**Activity list:**
(A) In the passage on banning technology, what term does the speaker say the book uses for the phenomenon being described?
(B) Pick up the passage on banning technology after its final sentence and carry it forward in the same spoken voice.

**Selected text:**
You know, if that person wasn't there or they got killed in a bus, a bus accident or whatever, someone else is going to discover it, the light bulb then might look a little bit different because they're kind of bringing maybe their personality to the invention. There's these little accents in history that kind of lock in a certain look and feel of something.

But if you don't think the light bulb would have been invented or, or that relativity wouldn't have been discovered as a theory that's just ridiculous on its face and, and, and that's there. There's just too many people, too many components in the system interacting and talking too much cultural backs setting not to allow the discovery to, to precipitate out it definitely will.

And so banning doesn't really make sense as a techno to, to apply a tech to a technology all out banning because you can't isolate the discovery. You can't say, well, stem cell research is happening over here. So we're going to ban it and that's going to stop stem cell research. Well, no, it's not. No it's not another country with, with different borders and different rules is going, is going to, to invent that, you know, atomic weapons. We have to ban it.

There, there's going to be atomic weapon, there's going to be nuclear weapons, right. You know, genetic, this, genetic, that whatever it is regulation, 100% we should have conversations about this, but banning is not gonna happen. That's because, because statistically the invention is going to precipitate out somewhere and it's eventually going to precipitate out somewhere which has, you know, different regulations than, than your country.

Ok. So, so the, the, you know, and, and this is called Simultaneous Invention in the book. Um What does technology want by Kevin Kelly? Right? And I, and I like the way it kind of explains that, but it's, but it's very similar to the pattern that I talked about previously. There were no giants only shoulders.

So the reason why I'm bringing this up is because there's this inevitability to technology and it's not useful to talk about technology in the context of it's bad and we have to stop it, you're not going to stop it. Saying you're going to stop technology is like saying you're going to stop humanity itself. It is the exact same thing because it's baked into the makeup into the definition of what it means to be human.

And if you try to stop something somewhere, it is 100% guaranteed to pop up somewhere else, 100 percent guaranteed. If, if it's physically possible it's going to happen. So it's not, it's, it's not a real solution when people take this hard kind of binary stance on something and say we have to ban this, it's not gonna happen. You might ban it now, you might delay, right.

If you're the most powerful country with the most influence and you decide to ban something, you'll definitely delay something and maybe that's worth it, but you're not going to stop something. So we have to deal with the inevitability of technology. We have to accept that and then use that as our starting point when we start talking about things like how to best use it, how to regulate it.

**Provided data:**
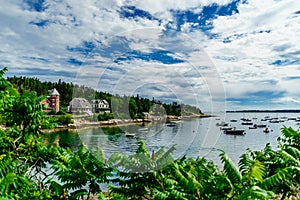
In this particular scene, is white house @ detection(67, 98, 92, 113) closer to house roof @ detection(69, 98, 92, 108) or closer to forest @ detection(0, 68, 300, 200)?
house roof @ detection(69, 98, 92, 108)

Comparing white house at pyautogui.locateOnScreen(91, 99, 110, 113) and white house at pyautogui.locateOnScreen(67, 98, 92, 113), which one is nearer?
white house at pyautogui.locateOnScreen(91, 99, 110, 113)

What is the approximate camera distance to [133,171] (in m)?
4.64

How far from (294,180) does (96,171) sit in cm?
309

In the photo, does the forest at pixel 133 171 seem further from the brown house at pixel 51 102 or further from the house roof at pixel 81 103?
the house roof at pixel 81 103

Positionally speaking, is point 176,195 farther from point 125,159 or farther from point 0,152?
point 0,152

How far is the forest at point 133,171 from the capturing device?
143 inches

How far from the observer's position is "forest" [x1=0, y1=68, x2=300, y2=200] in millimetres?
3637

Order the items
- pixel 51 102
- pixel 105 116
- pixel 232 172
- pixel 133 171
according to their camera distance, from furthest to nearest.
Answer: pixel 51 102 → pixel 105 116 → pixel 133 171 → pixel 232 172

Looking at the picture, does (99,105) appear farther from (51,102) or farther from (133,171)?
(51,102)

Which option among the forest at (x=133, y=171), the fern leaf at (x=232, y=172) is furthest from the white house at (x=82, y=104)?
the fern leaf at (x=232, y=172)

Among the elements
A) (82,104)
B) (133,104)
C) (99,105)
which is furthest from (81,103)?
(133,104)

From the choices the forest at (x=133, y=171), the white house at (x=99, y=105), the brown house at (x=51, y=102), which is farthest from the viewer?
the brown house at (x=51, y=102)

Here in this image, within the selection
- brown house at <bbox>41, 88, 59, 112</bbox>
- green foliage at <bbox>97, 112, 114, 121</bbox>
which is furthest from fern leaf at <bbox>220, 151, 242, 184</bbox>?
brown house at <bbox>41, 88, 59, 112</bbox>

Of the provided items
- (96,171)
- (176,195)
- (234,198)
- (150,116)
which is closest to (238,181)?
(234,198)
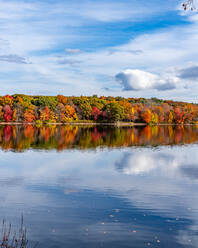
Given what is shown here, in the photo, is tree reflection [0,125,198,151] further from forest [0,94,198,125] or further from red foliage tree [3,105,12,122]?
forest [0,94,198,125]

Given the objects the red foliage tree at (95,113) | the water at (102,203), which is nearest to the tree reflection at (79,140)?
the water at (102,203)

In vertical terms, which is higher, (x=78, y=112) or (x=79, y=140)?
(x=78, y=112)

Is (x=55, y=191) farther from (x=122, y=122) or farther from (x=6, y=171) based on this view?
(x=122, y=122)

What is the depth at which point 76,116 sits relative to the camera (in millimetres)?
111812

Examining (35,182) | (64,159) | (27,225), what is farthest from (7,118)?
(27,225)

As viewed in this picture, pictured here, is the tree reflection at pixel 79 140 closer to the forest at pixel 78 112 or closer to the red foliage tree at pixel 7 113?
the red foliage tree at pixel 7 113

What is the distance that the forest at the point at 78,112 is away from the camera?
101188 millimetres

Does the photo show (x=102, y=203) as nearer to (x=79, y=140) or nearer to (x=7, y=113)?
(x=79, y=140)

...

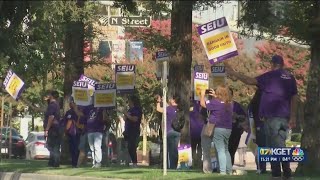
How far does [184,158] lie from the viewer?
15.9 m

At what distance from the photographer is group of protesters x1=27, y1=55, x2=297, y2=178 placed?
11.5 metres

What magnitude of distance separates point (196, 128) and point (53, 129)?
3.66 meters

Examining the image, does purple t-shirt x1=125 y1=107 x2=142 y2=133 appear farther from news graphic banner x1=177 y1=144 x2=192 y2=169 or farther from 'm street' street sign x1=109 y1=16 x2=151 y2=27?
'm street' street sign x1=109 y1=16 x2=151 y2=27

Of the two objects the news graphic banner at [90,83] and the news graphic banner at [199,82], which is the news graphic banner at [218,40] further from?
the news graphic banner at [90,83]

**Answers in order:**
(A) Simultaneous Invention.

(B)
But I, but I bring this up because technology going back to what technology wants, technology is going to take technology is going to become and there's nothing humans can do to stop that because that would be the same as stopping humanity itself. So I wanna just keep that inevitability in mind as we go on to some of these other topics. Um What about the Luddites?

Uh the technophobes, the people that don't, that they, they shy away from technology, they don't want to embrace the latest thing and maybe they don't want much technology as well at all. Maybe they think technology is all that bad. Um You know, the Kevin Kelly talked about, you know, the, the, the Unabomber's Manifesto, right? Which was very much around, you know, technology is, is uh almost an evil, right? That, that's, that's where, where it's causing us again to lose our humanity.

Um You know, again, let's go back to the inevitability of technology. Let's go back to the fact that technology is in the ultimate makeup of being human. There's something wrong with this technophobic idea, even though it's also understandable, right? I mean, technology does have a cost to it. If we embrace all the technologies, it does feel like we're losing something, whether that's the ability to speak with humans. I mean, think about people all looking at their cell phones, right?

And, and not, you know, not engaging and not interacting, there is a cost to it, but there's also a gain, it's never just a cost, there is something gain, you're connecting people across miles, you're connecting people in ways you wouldn't have. It's never just a cost, right? There's a cost and a again. So he, he uh Kevin Kelly in the book, what technology wants was talking about the Amish community as kind of a quintessential example of people that tend to shy away from technology, right?

Uh Or at least they don't want to use the most recent gadgets. But then he went and visited these, these Amish communities and saw, you know, look, they're using technology all the time. They're not hating on technology. They're just more judicious in their approach of what they decided to use and what they decide not to use.

And they also looked at Wendell Berry, which is kind of this famous, I'm gonna say Luddite, I don't know if that's, that's really the appropriate term, but he's, he's uh you know, essentially this farmer and he, and he writes books and he, he talks about, you know, removing yourself from a lot of the most recent technologies and how that's a good thing to do, kind of more living off the land type of thing.

But whether it's the Amish community or, or Wendell Berry technology is granting Luddites their freedom to hold these opinions, right? Because they're, they're in order to have the ability to separate yourself out means that other aspects of society need to be taken care of via the technology that exists in order to separate yourself from the thing, that thing has to be able to uh you know, exist without you and it, and it does that via technology.

So really what I'm saying is that there's always this, the technology is always there to afford you the ability to have that opinion. It's kind of like somebody who argues against war all the time and say like, you know, you, you right now, you know USA Canada, whatever you, you know, in a very free country, you can speak easily about what war is bad and violence is bad and you know, we shouldn't go to war.

But at the end of the day, the reason you have the freedom to hold those views is because people went to war. That, that's just the truth. That's just the reality. Now, that's not, that doesn't mean we can't change it. Maybe there's, there's a way to stop it going forward, but it's still the reality that, you know, the, the freedoms that you have to express your hatred of something is often afforded you by the thing that you're hating.

And that's just the reality and that's just the interconnectivity of all the things you gotta look, you gotta step back and look at the bigger picture. So technology very much affords the freedom that the Wendell Berry and the Amish community have to exist the way that they do. There's a bigger conversation around this to really get into that and how dependencies work.

But the, the, the what I want to highlight here in which Kevin Kelly brings up in the book is that if you take a look at someone like Wendell Berry, it's not that he's not using technology, he's really drawing the line at technology from his childhood.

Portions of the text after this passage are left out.